Rudd, who is nearly 20 years younger than Howard, has "scented the winds of change". No one can fault Howard's stewardship of the economy (wages are up, national debt has been wiped out and unemployment has fallen to 5%), which is why Rudd's economic pledges have been "relatively bland", but Rudd does take the environmental concerns of the younger generation seriously.

Initial policy pronouncements have included committing a Labour government to signing the Kyoto Protocol, withdrawing Australia's 550 combat troops from Iraq, and attending next month's climate change summit in Bali. If the party continues to combine its business-friendly credentials with a green' agenda, it stands to satisfy the public's desire for change without imperilling its hard-won affluence.

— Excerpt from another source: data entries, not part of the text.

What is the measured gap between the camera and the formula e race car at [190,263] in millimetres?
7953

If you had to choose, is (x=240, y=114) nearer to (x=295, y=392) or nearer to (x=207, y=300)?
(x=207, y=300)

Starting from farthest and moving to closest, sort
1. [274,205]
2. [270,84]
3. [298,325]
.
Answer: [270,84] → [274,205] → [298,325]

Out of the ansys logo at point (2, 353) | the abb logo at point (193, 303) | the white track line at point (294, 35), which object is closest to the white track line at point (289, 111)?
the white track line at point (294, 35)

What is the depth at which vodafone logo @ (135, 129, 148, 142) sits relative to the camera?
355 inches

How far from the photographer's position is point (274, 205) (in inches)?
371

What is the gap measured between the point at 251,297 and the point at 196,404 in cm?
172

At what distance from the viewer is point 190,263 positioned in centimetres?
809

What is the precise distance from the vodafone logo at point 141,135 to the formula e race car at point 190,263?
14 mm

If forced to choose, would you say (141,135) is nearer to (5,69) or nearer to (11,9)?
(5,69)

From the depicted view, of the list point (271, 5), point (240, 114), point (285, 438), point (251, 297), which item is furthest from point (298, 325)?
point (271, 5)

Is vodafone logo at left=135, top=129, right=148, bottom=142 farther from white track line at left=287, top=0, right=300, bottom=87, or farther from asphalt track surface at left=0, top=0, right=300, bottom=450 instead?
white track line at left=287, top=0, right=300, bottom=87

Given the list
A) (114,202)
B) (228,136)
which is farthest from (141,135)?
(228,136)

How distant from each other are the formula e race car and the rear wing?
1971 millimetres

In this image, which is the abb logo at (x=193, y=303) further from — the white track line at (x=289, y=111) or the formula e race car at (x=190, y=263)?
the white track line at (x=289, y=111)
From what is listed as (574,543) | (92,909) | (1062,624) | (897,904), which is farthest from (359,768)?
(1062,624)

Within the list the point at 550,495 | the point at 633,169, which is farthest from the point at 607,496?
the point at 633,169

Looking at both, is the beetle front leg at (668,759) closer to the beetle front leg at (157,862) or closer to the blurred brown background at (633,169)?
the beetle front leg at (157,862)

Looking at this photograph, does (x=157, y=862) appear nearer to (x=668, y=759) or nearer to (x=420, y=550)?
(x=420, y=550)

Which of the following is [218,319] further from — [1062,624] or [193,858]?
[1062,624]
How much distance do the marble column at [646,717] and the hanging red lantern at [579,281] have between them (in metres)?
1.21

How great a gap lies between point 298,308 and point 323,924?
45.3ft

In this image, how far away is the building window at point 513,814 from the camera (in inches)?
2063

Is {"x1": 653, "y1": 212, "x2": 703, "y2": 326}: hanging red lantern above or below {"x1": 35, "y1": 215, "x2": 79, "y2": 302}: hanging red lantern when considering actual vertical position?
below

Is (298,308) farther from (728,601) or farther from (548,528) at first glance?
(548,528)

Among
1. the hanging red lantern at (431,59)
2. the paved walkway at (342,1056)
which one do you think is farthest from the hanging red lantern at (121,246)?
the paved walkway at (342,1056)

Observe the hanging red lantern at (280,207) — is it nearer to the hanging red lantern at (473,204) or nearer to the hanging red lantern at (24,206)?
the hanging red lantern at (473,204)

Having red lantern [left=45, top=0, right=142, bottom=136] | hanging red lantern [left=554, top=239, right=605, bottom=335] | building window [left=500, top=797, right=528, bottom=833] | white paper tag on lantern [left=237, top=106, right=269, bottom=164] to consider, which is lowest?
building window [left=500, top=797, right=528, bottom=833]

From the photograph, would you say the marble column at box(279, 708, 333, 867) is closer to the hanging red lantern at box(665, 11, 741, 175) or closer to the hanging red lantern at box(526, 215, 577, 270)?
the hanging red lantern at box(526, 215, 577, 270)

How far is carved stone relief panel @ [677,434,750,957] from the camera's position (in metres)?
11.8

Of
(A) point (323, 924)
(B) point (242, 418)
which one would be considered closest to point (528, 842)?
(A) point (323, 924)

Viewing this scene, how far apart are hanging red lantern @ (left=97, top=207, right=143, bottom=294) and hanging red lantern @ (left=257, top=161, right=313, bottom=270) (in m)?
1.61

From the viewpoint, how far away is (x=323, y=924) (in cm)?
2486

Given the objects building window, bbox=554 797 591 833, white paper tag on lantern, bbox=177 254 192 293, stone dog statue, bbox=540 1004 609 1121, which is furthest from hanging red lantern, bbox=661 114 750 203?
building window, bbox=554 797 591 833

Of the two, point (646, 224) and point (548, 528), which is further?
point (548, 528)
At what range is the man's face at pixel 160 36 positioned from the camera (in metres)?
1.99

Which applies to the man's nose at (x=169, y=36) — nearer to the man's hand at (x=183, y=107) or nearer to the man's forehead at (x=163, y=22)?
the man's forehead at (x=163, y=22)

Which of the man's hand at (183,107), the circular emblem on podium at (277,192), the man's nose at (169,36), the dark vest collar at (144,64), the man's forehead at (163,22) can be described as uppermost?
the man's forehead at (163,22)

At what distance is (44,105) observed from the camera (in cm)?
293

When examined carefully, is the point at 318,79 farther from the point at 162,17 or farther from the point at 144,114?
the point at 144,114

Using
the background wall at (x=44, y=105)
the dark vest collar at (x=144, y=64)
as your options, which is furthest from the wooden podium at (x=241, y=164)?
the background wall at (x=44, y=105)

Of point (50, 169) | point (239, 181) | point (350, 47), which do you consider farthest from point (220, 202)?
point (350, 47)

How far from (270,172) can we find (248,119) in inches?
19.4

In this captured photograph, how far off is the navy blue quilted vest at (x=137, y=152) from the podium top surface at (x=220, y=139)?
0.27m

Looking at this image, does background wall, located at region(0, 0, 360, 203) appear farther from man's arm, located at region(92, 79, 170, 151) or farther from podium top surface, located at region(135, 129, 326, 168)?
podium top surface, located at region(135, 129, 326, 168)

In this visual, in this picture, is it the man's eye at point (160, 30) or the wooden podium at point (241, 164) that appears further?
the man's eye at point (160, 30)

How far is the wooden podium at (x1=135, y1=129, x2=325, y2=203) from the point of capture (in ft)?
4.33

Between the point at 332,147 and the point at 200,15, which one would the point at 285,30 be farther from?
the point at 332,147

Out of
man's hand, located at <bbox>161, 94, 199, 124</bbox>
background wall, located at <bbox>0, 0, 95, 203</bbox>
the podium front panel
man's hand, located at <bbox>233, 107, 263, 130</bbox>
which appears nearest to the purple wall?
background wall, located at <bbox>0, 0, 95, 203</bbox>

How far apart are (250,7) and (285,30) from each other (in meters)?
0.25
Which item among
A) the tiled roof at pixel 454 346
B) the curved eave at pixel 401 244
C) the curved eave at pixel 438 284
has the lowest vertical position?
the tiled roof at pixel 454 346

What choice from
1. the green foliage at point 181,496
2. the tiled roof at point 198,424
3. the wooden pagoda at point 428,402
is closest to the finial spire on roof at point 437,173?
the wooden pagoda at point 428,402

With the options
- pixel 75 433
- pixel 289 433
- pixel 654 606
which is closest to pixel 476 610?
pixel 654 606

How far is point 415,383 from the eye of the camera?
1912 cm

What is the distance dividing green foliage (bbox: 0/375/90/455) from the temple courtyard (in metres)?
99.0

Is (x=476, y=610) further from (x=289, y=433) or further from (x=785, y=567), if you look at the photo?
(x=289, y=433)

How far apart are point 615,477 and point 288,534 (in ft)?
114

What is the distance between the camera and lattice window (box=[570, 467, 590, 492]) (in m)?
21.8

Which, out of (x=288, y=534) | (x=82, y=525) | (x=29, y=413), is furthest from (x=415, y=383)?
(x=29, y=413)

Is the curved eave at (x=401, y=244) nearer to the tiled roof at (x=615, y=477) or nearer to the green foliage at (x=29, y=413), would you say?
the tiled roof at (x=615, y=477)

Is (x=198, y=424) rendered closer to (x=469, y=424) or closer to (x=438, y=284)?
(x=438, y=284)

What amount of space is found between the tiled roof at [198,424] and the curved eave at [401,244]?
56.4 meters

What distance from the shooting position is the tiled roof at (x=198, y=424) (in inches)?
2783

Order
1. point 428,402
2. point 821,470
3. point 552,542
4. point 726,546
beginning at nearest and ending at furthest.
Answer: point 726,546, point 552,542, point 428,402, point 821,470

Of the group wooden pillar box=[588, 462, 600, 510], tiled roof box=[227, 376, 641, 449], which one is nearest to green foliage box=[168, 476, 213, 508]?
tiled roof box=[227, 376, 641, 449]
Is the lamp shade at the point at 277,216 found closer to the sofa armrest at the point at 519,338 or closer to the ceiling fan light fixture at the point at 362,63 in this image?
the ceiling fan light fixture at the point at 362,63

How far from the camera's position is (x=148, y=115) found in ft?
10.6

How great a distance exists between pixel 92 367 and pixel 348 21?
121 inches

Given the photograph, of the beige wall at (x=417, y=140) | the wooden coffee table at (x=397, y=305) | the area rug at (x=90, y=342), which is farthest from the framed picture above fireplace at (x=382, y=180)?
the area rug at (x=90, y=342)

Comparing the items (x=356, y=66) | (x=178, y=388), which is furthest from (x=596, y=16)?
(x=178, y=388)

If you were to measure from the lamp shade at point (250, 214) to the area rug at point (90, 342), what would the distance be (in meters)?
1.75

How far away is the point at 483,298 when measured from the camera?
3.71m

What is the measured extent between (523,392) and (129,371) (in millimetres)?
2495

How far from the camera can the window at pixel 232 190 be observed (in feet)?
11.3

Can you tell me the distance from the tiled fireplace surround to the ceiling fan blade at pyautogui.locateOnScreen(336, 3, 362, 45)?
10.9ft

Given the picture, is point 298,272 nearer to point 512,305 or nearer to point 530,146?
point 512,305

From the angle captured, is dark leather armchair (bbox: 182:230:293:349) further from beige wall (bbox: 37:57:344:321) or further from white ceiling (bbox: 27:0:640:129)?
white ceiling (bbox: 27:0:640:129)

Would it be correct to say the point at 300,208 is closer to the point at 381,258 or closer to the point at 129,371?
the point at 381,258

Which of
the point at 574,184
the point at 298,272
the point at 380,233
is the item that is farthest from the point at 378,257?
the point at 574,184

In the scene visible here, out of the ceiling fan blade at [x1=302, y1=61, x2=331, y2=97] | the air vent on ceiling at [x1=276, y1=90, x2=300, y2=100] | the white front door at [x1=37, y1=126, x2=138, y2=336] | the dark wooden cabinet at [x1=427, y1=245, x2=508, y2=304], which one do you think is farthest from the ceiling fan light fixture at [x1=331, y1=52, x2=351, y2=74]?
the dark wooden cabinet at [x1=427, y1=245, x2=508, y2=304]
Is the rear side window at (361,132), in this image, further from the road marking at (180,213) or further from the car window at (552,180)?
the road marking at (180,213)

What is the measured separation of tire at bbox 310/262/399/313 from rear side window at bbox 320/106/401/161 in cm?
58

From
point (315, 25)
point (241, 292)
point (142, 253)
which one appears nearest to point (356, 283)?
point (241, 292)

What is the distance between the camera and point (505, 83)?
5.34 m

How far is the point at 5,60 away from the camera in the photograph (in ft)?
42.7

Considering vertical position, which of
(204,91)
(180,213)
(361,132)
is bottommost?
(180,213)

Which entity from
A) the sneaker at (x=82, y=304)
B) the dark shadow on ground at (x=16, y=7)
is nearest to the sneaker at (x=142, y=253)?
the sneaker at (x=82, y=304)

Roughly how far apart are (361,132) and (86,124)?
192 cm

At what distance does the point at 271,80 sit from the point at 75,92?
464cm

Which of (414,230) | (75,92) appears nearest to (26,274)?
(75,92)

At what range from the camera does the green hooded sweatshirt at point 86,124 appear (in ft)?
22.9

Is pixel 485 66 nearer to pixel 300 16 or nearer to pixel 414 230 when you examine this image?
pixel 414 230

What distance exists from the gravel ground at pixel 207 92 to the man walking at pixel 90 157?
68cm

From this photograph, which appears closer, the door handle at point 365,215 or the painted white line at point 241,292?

In the land of "prosperous moderation", nothing much will change under Rudd, says Greg Craven in The Sunday Times. Australia might look "a little less dotingly upon Washington" and will talk, and maybe do, a little more about Asia. But domestically, Rudd will be "neither a fiscal or social radical". He is, however, likely to revive some of Labour's traditional agenda, rejigging industrial relations and even "gingerly pointing the republican rocket back towards Buckingham Palace".

Pandering to the unions and increasing social spending would mean higher taxes, and hence represent an economic setback for the country, says Simon Heffer. As for the matter of the republic, says The Daily Telegraph, it is "not for us to interfere", but we can hope that Rudd's ear "remains finely tuned" and that he realises that now is not the time to risk our highly valued relationship.